Learn R Programming

dglars (version 1.0.5)

cvdglars: Cross-validation deviance for dgLARS

Description

Uses the $k$-fold cross-validation deviance to estimate the solution point of the dgLARS solution curve.

Usage

cvdglars(formula, family = c("binomial", "poisson"), data, subset, contrast = NULL, control = list())
cvdglars.fit(X, y, family = c("binomial", "poisson"), control = list())

Arguments

formula
an object of class "formula": a symbolic description of the model to be fitted.
family
a description of the error distribution used in the model (see below for more details).
data
an optional data frame, list or environment (or object coercible by 'as.data.frame' to a data frame) containing the variables in the model. If not found in 'data', the variables are taken from 'environment(formula)'.
subset
an optional vector specifying a subset of observations to be used in the fitting process.
contrast
an optional list. See the 'contrasts.arg' of 'model.matrix.default'.
control
a list of control parameters.
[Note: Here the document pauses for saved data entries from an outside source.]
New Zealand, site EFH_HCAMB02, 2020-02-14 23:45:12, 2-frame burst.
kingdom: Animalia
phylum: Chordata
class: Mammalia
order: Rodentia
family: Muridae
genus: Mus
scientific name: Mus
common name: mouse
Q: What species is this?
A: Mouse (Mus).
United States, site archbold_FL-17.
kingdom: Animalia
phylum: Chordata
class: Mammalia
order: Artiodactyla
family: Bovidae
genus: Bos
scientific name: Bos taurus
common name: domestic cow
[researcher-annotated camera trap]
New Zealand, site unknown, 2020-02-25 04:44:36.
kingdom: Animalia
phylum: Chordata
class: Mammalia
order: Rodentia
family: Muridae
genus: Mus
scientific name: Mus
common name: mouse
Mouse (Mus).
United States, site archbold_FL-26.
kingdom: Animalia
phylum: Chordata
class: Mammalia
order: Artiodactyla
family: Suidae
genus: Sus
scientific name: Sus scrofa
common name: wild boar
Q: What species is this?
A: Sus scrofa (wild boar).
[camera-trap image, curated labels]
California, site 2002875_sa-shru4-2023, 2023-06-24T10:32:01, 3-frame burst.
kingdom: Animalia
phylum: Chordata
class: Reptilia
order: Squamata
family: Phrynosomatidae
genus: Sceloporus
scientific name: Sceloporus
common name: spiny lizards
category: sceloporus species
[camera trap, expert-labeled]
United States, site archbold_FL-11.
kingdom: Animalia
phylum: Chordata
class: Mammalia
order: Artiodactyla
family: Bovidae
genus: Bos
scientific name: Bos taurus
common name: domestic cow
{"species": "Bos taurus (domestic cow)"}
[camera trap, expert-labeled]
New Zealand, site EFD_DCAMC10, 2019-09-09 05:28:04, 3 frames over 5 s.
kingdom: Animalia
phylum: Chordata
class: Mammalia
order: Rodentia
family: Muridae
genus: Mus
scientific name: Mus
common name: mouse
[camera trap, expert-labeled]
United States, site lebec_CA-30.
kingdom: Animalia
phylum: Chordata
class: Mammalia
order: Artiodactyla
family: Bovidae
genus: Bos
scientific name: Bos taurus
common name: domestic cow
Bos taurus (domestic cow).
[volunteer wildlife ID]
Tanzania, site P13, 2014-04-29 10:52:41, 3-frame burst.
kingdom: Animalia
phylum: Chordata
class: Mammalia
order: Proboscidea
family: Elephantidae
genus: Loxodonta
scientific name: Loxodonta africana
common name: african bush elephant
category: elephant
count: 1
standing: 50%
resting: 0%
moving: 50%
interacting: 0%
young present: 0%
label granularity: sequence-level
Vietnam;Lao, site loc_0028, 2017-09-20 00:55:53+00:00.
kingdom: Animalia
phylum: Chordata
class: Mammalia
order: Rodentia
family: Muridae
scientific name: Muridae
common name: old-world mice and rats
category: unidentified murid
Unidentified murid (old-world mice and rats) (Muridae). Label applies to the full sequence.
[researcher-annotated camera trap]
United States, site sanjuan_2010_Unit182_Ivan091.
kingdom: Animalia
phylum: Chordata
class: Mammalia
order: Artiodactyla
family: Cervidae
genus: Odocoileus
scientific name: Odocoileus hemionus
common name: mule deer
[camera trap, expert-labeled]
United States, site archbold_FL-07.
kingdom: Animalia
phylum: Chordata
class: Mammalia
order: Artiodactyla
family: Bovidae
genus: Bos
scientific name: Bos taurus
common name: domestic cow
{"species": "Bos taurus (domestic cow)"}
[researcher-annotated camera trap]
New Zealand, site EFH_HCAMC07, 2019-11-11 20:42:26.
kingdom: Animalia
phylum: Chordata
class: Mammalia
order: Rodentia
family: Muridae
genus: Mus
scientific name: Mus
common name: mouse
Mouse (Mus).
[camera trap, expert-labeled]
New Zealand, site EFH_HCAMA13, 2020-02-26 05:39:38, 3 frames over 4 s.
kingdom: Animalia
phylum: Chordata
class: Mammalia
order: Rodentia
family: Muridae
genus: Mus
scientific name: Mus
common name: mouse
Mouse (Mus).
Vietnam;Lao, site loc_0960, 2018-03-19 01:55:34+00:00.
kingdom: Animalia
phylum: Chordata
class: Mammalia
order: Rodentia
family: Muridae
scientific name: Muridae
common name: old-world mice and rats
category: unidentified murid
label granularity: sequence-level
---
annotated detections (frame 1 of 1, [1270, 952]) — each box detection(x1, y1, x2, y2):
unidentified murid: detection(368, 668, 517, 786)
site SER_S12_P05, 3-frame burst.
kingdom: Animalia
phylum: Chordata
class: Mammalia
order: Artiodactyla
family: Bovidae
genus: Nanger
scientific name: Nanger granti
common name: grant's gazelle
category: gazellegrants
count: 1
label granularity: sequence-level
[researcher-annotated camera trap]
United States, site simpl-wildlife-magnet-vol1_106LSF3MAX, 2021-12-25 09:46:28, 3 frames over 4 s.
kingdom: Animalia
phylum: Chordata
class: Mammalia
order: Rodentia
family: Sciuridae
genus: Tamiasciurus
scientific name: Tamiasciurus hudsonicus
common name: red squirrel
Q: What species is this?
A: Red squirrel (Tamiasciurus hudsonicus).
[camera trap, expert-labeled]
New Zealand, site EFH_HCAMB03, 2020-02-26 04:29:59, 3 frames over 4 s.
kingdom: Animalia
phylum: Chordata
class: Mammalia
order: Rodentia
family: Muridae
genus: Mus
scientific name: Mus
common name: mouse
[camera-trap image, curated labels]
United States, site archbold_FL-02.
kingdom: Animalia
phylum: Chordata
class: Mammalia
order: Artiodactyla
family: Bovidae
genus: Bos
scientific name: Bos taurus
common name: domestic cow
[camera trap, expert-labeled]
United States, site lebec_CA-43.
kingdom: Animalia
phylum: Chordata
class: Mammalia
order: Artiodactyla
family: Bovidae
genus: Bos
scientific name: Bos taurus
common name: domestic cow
See 'Details'.
X
design matrix of dimension $n\times p$.
y
response vector.

Value

cvdglars returns an object with S3 class "cvdglars", i.e. a list containing the following components:
call
the call that produced this object;
family
a description of the error distribution used in the model;
formula_cv
an object of class "formula" used to describe the model estimated by cross-validation (available only cvdglars() method);
var_cv
a character vector with the name of variables selected by cross-validation;
beta
the vector of the coefficients estimated by cross-validation;
dev_m
a vector of length ng used to store the mean cross-validation deviance;
dev_v
a vector of length ng used to store the variance of the mean cross-validation deviance;
g0
the smallest value for the tuning parameter;
g_hat
the value of the tuning parameter corresponding to the minimum of the cross-validation deviance;
g_max
the value of the tuning parameter corresponding to the starting point of the dgLARS solution curve;
X
the used design matrix;
y
the used response vector;
conv
an integer value used to encode the warnings and the errors related to the algorithm used to dgLARS solution curve. The values returned are:
0
convergence of the algorithm has been achieved,
1
problems related with the predictor-corrector method: error in predictor step,
2
problems related with the predictor-corrector method: error in corrector step,
3
maximum number of iterations has been reached,
4
error in dynamic allocation memory;
control
the list of control parameters used to compute the cross-validation deviance.

Details

cvdglars function runs dglars nfold+1 times. The deviance is stored, and the average and its standard deviation over the folds are computed.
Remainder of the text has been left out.